The Gilbertine Order, the only native British Monastic Order, was founded in around 1131 by Saint Gilbert of Sempringham in Lincolnshire.

Eustace Fitz John founded both Malton Priory and Watton Priory around 1150, some sources state that this was done as an act of penance for his support of the Scots in the Battle of the Standard.

A previous church, recorded in the Domesday Book of 1086, once occupied the site. The new Priory was endowed with farmlands and churches in the surrounding area.

During the reign of King Henry VIII, William Todd, Prior of Malton was accused of taking part in the Pilgrimage of Grace, a northern rebellion against the king's religious policies.

Malton Priory was dissolved in December 1539 and the eleven canons then resident in the Priory were pensioned off.
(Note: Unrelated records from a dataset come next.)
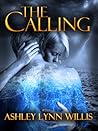 The Calling by Ashley Lynn Willis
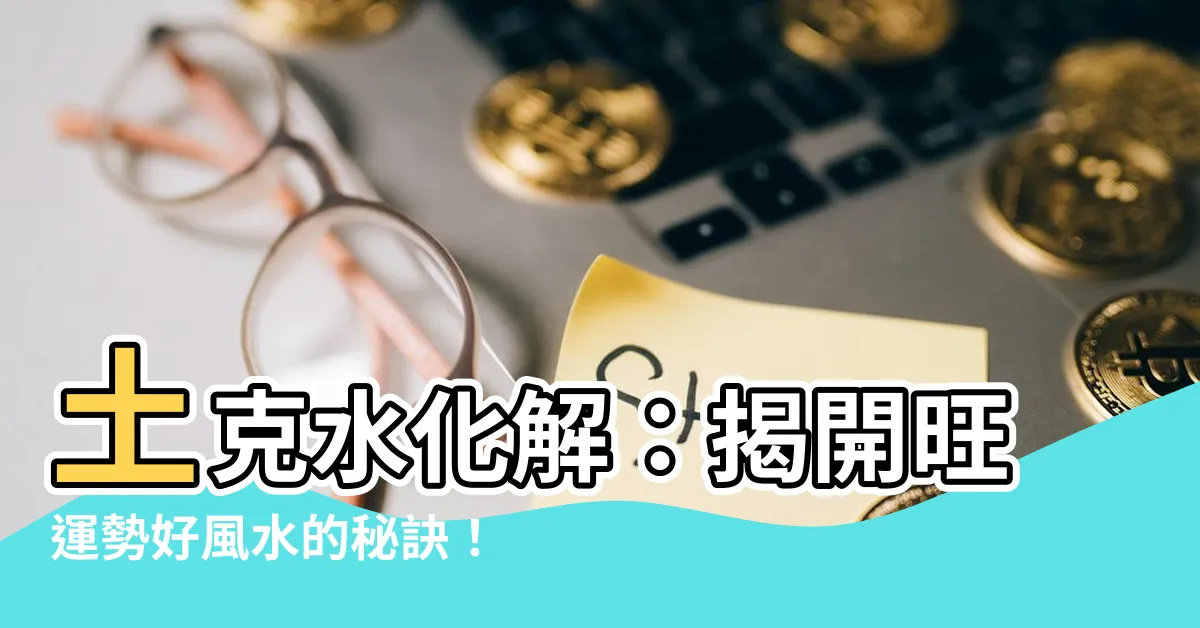 【土克水化解】土克水化解：揭開旺運勢好風水的秘訣！
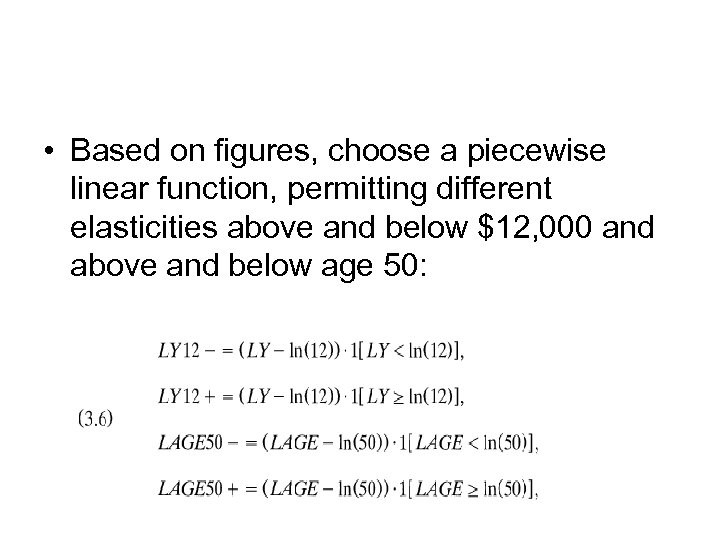  • Based on figures, choose a piecewise linear function, permitting different elasticities above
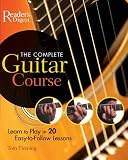 The Complete Guitar Course: Play in 20 Easy-to-Follow Lessons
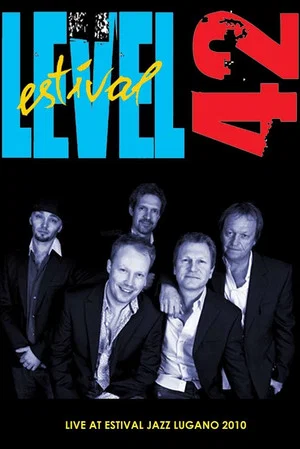 Постер: Level 42: Live At Estival Jazz Lugano 2010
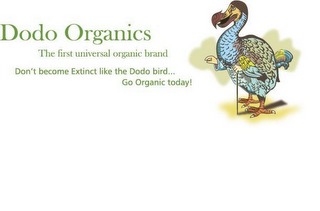 DODO ORGANICS THE FIRST UNIVERSAL ORGANIC BRAND DON'T BECOME EXTINCT LIKE THE DODO BIRD... GO ORGANIC TODAY! logo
Following the Dissolution of the Monasteries, the site was purchased in 1540 by Robert Holgate, the former master of the Gilbertine Order, who was then Bishop of Llandaff. In 1545 Holgate became Archbishop of York. He founded three grammar schools in Yorkshire, including Malton School.

The priory's main surviving building is the Priory Church of St. Mary's, which now serves as a parish church. It is the only church of the Gilbertine Order still in regular use. At the rear of the building are a number of carved stones which include Saxon and Anglo-Scandinavian cross-heads, a small Roman altar and fragments from the monastic buildings recovered in excavations. There is also tomb slab which dates to the thirteenth century, probably intended for a prior,and its cross design incorporates the crutch motif of the Gilbertine order.

Over the proceeding centuries, the monastic buildings were used as a source of building material, stone taken from the priory can be seen in buildings throughout Old Malton. The entire east side of the old priory has now disappeared, as have the cloisters, dormitory, refectory and kitchens. They once stood to the south of the church, on the land that stretches towards the River Derwent.